The calendar turned pages on me. And it is October, and time for Halloween. That means costumes. Candy. Trick-or-Treating with my babies. But wait! Our neighbors weren’t putting out the tacky decorations like they did last year. may be they weren’t going to do it this year! Score!

So I was here in the house with Zachy and Zach kept hearing noise and running to the door, thinking his “Daddeeeeeeeee” had arrived home from class. Must be the mailman, I thought. But it kept happening. And then there was a knock at the door and my neighbor asked if he could put the decorations on our side of the duplex too, you know, in the name of symmetry. Because if there is one thing that is awful and unsightly, it’s when your tacky fucking holiday decorations aren’t symmetrical. And so I glance outside and see that Halloween has thrown up all over the house. Of course I said yes, because at this point it isn’t going to make a bit of difference where the decorations are. It’s that bad.
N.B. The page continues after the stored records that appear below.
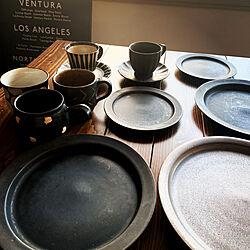プレート皿/マグカップ/北欧テイスト/黒い食器/食器好き...などのインテリア実例 - 2021-04-02 12:04:57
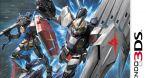 Image Gundam The 3D Battle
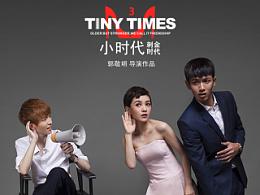 《小时代3》—— 郭敬明,柯震东,郭采洁。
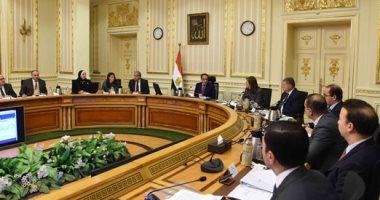 الحكومة تعلن إنشاء البورصة المصرية للسلع للعمل على إيجاد سوق منظم للتداول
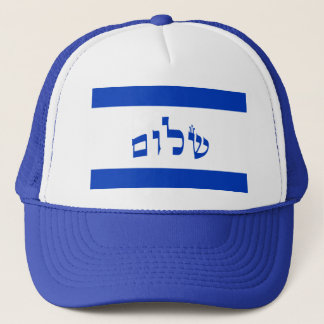 Shalom Flag In Hebrew Trucker Hat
There’s a cartoon-looking ghost hanging on fishing line. Some weird sculpture he whittled out of wood hanging in the tree. Caution tape everywhere. Plastic skulls and tombstones sticking out of the ground. The fake cottony spider-webby shit everywhere. I hate my life.

Dude, I’ll cover the Christmas decorations this year. And there will be no Tacky Plastic. It’s a new edict.